Usability VM cluster monitoring wishes

From Wikitech

Information on the VMs is at http://ryandlane.com/wiki/Category:Servers

Monitoring

Ganglia

  • Put tesla in misc group in Ganglia
    • Requires trickery: tesla runs ESXi hence can't run gmond for the box itself (only for individual VMs), monitoring through SNMP is the only option
  • Put all VMs in a VM group in Ganglia

Nagios

  • Check for CPU > 95% on every VM and on tesla itself
  • Check for real mem usage > 75% on every VM and on tesla itself
  • Disk space checks on every VM and on tesla itself
    • VMs should have a lower percentual threshold, say 80% rather than the usual 95% or 97%, because they have small root partitions
    • tesla's threshold should be 90%
  • HTTP checks on all VMs that serve HTTP
    • prototype.wikimedia.org set up already, commons.prototype.wikimedia.org isn't.

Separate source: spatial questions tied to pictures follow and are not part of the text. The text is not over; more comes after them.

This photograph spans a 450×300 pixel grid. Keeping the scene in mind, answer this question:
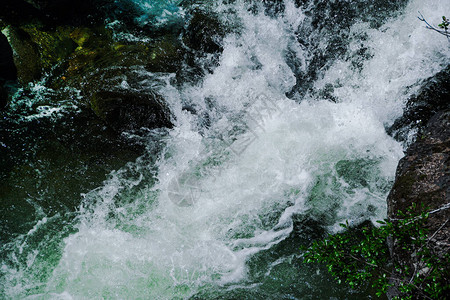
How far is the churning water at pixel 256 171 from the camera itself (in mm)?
4418

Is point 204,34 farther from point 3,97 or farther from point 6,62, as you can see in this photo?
point 3,97

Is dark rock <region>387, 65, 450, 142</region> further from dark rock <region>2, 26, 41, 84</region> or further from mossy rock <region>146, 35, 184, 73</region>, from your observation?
dark rock <region>2, 26, 41, 84</region>

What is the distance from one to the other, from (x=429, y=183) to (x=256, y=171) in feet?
9.43

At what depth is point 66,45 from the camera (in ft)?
25.3

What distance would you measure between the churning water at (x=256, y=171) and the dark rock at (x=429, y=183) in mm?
738

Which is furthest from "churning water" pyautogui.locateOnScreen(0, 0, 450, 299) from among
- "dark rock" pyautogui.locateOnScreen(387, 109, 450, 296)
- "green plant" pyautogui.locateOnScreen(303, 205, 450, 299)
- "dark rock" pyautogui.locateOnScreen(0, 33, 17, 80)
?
"dark rock" pyautogui.locateOnScreen(0, 33, 17, 80)

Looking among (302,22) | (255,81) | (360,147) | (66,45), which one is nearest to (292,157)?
(360,147)

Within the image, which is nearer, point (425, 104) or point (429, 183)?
point (429, 183)

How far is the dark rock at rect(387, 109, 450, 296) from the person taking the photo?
11.3 ft

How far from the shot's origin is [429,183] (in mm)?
3902

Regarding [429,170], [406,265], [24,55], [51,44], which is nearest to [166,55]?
[51,44]

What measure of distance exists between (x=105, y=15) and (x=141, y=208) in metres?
6.76

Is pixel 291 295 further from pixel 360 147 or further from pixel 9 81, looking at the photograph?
pixel 9 81

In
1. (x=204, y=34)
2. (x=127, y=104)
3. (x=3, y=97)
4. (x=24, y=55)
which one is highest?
(x=24, y=55)
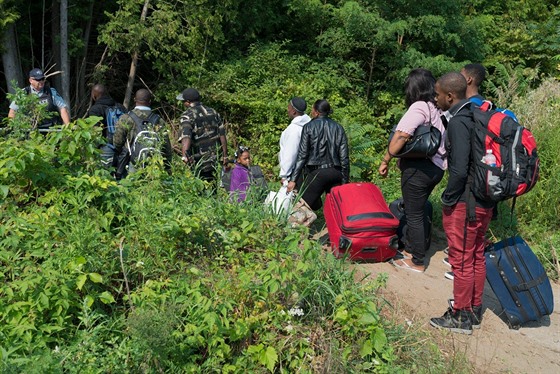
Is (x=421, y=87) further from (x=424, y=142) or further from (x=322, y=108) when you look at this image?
(x=322, y=108)

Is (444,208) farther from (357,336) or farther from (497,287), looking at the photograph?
(357,336)

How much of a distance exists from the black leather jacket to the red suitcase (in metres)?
0.58

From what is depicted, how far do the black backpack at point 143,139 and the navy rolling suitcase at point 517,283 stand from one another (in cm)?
341

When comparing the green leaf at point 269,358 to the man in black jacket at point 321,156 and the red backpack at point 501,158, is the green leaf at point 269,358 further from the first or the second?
the man in black jacket at point 321,156

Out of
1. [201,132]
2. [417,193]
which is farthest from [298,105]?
[417,193]

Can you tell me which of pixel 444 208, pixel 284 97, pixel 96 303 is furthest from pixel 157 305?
pixel 284 97

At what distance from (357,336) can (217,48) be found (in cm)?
839

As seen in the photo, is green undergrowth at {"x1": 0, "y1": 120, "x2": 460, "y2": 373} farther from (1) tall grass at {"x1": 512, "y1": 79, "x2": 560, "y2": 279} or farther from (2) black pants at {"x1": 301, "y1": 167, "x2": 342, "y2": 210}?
(1) tall grass at {"x1": 512, "y1": 79, "x2": 560, "y2": 279}

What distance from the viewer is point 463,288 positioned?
5426 millimetres

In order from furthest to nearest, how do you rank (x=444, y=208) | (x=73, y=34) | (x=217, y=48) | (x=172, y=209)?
(x=217, y=48), (x=73, y=34), (x=444, y=208), (x=172, y=209)

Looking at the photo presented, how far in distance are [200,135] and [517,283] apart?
12.5ft

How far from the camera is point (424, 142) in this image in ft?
19.9

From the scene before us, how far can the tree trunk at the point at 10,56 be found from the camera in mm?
9930

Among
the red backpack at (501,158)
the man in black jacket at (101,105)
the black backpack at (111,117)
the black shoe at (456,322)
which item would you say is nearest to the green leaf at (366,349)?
the black shoe at (456,322)
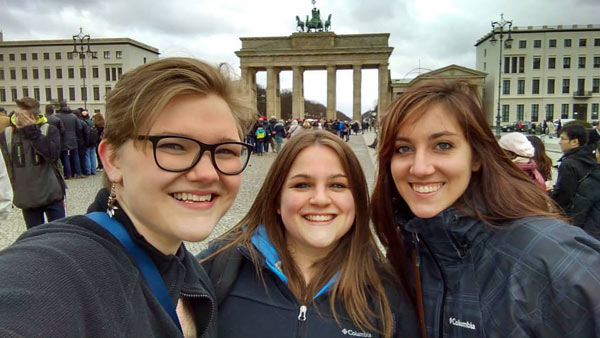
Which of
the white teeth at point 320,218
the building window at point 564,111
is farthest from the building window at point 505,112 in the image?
the white teeth at point 320,218

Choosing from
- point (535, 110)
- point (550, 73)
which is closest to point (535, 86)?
point (550, 73)

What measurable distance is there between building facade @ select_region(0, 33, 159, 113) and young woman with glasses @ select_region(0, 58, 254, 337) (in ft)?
269

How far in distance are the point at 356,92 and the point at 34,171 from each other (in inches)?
2046

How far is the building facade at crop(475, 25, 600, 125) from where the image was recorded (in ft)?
233

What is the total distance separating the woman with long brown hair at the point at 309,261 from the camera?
1.96 meters

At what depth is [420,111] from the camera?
1987mm

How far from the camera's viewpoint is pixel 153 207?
136 centimetres

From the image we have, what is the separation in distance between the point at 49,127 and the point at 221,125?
5594 millimetres

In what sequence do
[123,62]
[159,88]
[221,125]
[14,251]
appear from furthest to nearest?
[123,62]
[221,125]
[159,88]
[14,251]

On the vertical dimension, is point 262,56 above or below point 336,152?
above

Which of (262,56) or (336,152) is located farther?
(262,56)

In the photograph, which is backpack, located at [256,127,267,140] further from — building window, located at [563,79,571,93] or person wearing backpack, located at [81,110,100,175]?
building window, located at [563,79,571,93]

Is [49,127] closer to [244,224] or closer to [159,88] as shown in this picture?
[244,224]

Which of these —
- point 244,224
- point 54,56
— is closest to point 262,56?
point 54,56
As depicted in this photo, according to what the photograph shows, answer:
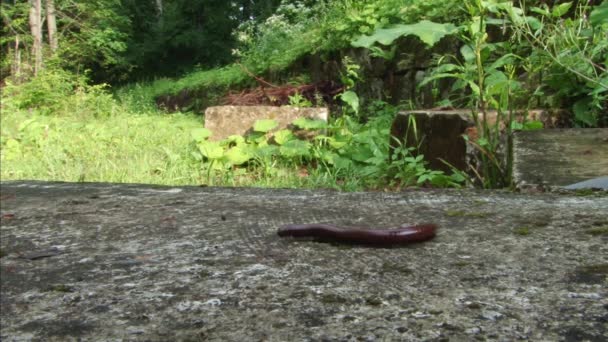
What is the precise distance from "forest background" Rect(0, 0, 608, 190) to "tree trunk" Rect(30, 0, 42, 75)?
30 mm

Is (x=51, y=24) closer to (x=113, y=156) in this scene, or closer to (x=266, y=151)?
(x=113, y=156)

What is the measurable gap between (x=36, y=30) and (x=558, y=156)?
410 inches

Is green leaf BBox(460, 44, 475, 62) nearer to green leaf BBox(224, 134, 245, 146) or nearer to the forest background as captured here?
the forest background

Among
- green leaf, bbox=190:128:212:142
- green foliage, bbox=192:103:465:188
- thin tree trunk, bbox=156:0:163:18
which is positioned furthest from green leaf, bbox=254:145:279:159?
thin tree trunk, bbox=156:0:163:18

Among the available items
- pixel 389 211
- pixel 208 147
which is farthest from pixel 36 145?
pixel 389 211

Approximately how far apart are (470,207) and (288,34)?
7636 millimetres

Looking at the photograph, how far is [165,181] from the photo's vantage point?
398 cm

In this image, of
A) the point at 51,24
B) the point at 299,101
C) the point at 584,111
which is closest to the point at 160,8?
the point at 51,24

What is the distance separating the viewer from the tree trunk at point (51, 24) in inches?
404

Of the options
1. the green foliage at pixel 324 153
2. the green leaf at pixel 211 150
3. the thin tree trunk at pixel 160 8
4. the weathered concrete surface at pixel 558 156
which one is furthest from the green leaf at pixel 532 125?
the thin tree trunk at pixel 160 8

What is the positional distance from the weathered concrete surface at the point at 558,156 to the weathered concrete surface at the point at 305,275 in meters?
0.28

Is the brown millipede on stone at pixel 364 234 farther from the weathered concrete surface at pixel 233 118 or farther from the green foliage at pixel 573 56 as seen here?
the weathered concrete surface at pixel 233 118

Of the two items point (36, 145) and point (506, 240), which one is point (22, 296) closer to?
point (506, 240)

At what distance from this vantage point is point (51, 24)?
10.4 metres
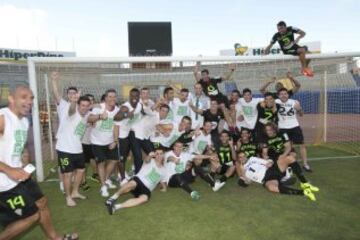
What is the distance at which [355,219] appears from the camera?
5.11m

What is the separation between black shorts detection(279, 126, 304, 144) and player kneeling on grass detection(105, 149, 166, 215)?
10.6ft

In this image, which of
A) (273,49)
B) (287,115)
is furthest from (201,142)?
(273,49)

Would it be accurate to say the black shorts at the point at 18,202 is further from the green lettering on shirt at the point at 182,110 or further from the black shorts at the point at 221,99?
the black shorts at the point at 221,99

Currently no other VMs serving HTTP
  • HTTP check on grid.tesla.usability.wikimedia.org:4444/console (Selenium server)

Notification

  • Notify Ryan, Roan and possibly ops people by SMS when any CRITICAL status on the Nagios checks above persists for more than 5 minutes (to prevent triggering text messages when Nagios just flaps, hope this is possible).